TLDR, my opinion on actionable items:

• We need to work on untraced_sit_sot with dynamic n_steps, because the gains are big. We see that here and we saw that with the LKJCorr. No reason to penalize dynamic n_steps, we always (should) know when the user chose x[-1]
  • I already started, eagerly destroying local_subtensor_merge can complicate graphs  #112 in the process, which makes some scan graphs compile 8s->ms)
• Allow scans to have scalar graphs inside. Maybe as a late rewrite because all our rewrites tackle elemwise not scalar graphs.
• Allow numba inner function to hold on to temporary allocated variables in the inner graph, those allocs add a lot in a hot loop. Not sure how we can get there. Scalars are mostly a way to avoid those allocs, that we CAN achieve, but are limited to such graphs.

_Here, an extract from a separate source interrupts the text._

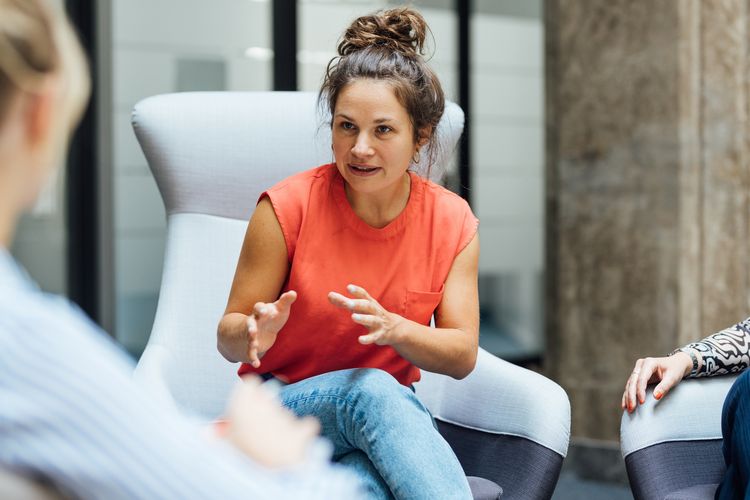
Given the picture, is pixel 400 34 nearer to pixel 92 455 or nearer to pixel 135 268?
pixel 92 455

• Pass the output storage for numba to write to directly, instead of copying from an inner allocated buffer. This is half of the complexity of cython Scan, the worst part being that cython Scan can't trust the output was actually written to, it's just a suggestion not a demand. My useless work on Replace join by direct writes in ancestor producers #2014 found the same issue. We need a strict (out=) API so we can trust an Op will store into a pre-defined buffer.
  • We could add an inplace write at the end, but what we really want is for the final Op (if there's one), to compute it's result directly on the pre-allocated buffer.